Given request: Rewrite the entries below with every instance of "shirt sleeve" replaced by "shirt cuff". Leave everything else unchanged.

Data to process:

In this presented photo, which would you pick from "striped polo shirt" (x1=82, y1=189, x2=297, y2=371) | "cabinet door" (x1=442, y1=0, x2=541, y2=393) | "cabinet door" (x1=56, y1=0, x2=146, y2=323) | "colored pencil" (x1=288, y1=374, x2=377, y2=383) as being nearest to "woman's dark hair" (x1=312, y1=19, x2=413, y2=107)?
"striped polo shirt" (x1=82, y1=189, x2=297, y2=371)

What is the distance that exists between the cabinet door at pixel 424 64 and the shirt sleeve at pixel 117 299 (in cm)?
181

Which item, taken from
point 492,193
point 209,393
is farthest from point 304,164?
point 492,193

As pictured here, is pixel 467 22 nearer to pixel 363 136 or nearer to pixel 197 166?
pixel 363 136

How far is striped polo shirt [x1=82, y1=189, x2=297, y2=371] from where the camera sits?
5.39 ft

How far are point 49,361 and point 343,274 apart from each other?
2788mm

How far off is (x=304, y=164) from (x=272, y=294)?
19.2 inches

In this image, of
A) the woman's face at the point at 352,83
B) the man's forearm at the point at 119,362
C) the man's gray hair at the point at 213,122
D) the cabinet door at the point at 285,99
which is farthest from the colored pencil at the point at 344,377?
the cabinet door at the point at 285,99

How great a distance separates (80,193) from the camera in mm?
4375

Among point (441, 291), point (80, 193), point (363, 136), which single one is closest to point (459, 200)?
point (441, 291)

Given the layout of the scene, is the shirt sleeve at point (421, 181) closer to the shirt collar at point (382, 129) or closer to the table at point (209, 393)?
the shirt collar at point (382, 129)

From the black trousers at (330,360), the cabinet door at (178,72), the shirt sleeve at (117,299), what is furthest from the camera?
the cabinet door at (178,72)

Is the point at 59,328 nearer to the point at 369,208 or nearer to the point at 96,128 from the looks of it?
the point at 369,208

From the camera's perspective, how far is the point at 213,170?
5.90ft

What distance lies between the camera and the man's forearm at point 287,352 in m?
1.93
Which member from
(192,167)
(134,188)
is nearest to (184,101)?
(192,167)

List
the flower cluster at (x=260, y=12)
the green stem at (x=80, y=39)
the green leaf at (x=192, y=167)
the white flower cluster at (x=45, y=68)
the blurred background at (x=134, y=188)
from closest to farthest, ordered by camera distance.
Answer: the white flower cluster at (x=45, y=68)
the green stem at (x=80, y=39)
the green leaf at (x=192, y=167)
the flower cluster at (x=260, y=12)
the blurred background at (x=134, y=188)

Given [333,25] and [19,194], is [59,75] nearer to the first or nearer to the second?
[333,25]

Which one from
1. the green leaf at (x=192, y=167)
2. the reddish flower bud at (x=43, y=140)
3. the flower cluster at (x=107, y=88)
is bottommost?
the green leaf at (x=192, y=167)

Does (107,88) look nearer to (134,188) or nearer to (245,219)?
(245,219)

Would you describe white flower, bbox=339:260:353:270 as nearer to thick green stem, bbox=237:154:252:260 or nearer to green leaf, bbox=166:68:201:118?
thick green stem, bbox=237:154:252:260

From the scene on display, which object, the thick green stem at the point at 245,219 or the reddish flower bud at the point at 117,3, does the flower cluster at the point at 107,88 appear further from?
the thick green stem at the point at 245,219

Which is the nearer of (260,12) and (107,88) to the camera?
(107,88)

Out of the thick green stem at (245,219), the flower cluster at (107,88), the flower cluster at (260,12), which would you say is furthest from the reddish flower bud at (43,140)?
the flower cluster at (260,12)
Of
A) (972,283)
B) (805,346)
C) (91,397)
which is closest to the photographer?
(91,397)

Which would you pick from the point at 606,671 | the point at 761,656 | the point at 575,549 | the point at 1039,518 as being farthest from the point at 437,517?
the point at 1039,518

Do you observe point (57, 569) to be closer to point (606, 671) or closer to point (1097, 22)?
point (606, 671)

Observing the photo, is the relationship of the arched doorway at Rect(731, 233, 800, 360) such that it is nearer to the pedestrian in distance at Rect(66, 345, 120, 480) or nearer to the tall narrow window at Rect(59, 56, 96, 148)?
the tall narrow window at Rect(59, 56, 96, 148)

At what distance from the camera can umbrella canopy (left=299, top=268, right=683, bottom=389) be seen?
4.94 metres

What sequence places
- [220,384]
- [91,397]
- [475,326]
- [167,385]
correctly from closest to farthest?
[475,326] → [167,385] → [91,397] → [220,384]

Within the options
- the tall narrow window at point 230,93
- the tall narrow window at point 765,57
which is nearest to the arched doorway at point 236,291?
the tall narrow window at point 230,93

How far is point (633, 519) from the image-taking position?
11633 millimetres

Answer to this problem:
In this presented photo, which would you pick from "striped polo shirt" (x1=82, y1=189, x2=297, y2=371) | "cabinet door" (x1=442, y1=0, x2=541, y2=393) | "cabinet door" (x1=56, y1=0, x2=146, y2=323) | "colored pencil" (x1=288, y1=374, x2=377, y2=383) as being nearest to "woman's dark hair" (x1=312, y1=19, x2=413, y2=107)?
"striped polo shirt" (x1=82, y1=189, x2=297, y2=371)

What is the distance that exists between the cabinet door at pixel 424 64 and the shirt cuff at pixel 117 299 (in cm)?
181

Which item, taken from
point 492,193
point 209,393
is farthest from point 304,164?
point 492,193

As pictured here, is pixel 467 22 nearer to pixel 363 136 or nearer to pixel 197 166?
pixel 363 136

How far is striped polo shirt [x1=82, y1=189, x2=297, y2=371] from where the camera sits?
5.39 ft

How far are point 49,361 and point 343,274 apart from each other?
2788mm

How far off is (x=304, y=164) from (x=272, y=294)?
19.2 inches

In this image, of
A) the woman's face at the point at 352,83
B) the man's forearm at the point at 119,362
C) the man's gray hair at the point at 213,122
D) the cabinet door at the point at 285,99
which is farthest from the colored pencil at the point at 344,377?
the cabinet door at the point at 285,99

How great a distance separates (80,193) from the camera in mm?
4375

Among point (441, 291), point (80, 193), point (363, 136), which single one is closest to point (459, 200)?
point (441, 291)

Given the layout of the scene, is the shirt cuff at point (421, 181) closer to the shirt collar at point (382, 129) or closer to the table at point (209, 393)?
the shirt collar at point (382, 129)

From the black trousers at (330,360), the cabinet door at (178,72), the shirt cuff at (117,299), what is furthest from the camera?
the cabinet door at (178,72)

Is the point at 59,328 nearer to the point at 369,208 or nearer to the point at 96,128 from the looks of it?
the point at 369,208

From the camera's perspective, how far is the point at 213,170?
5.90ft

What distance lies between the camera and the man's forearm at point 287,352 in m?
1.93
Which member from
(192,167)
(134,188)
is nearest to (184,101)?
(192,167)

List
the flower cluster at (x=260, y=12)
the green stem at (x=80, y=39)
the green leaf at (x=192, y=167)
the white flower cluster at (x=45, y=68)
the blurred background at (x=134, y=188)
from closest to farthest, ordered by camera distance.
Answer: the white flower cluster at (x=45, y=68)
the green stem at (x=80, y=39)
the green leaf at (x=192, y=167)
the flower cluster at (x=260, y=12)
the blurred background at (x=134, y=188)

Given [333,25] and [19,194], is [59,75] nearer to the first or nearer to the second?
[333,25]

Which one from
1. the green leaf at (x=192, y=167)
2. the reddish flower bud at (x=43, y=140)
3. the flower cluster at (x=107, y=88)
is bottommost?
the green leaf at (x=192, y=167)

Does (107,88) look nearer to (134,188) or nearer to (245,219)?
(245,219)

Would you describe white flower, bbox=339:260:353:270 as nearer to thick green stem, bbox=237:154:252:260 or nearer to green leaf, bbox=166:68:201:118?
thick green stem, bbox=237:154:252:260

From the scene on display, which object, the thick green stem at the point at 245,219 or the reddish flower bud at the point at 117,3, does the flower cluster at the point at 107,88 appear further from?
the thick green stem at the point at 245,219

Which is the nearer of (260,12) and (107,88) to the camera?
(107,88)

Out of the thick green stem at (245,219), the flower cluster at (107,88), the flower cluster at (260,12), which would you say is furthest from the reddish flower bud at (43,140)?
the flower cluster at (260,12)
Of
A) (972,283)
B) (805,346)
C) (91,397)
which is closest to the photographer?
(91,397)

Which would you pick from the point at 606,671 | the point at 761,656 | the point at 575,549 | the point at 1039,518 as being farthest from the point at 437,517?
the point at 1039,518

Do you observe point (57, 569) to be closer to point (606, 671) or closer to point (1097, 22)?
point (606, 671)

Observing the photo, is the relationship of the arched doorway at Rect(731, 233, 800, 360) such that it is nearer to the pedestrian in distance at Rect(66, 345, 120, 480) or nearer to the tall narrow window at Rect(59, 56, 96, 148)?
the tall narrow window at Rect(59, 56, 96, 148)

At what distance from the camera can umbrella canopy (left=299, top=268, right=683, bottom=389) be seen?
4.94 metres

What sequence places
- [220,384]
- [91,397]
- [475,326]
- [167,385]
correctly from closest to farthest?
[475,326] → [167,385] → [91,397] → [220,384]

Within the options
- the tall narrow window at point 230,93
- the tall narrow window at point 765,57
which is nearest to the arched doorway at point 236,291?
the tall narrow window at point 230,93

How far is point (633, 519) from the image-taking position?
11633 millimetres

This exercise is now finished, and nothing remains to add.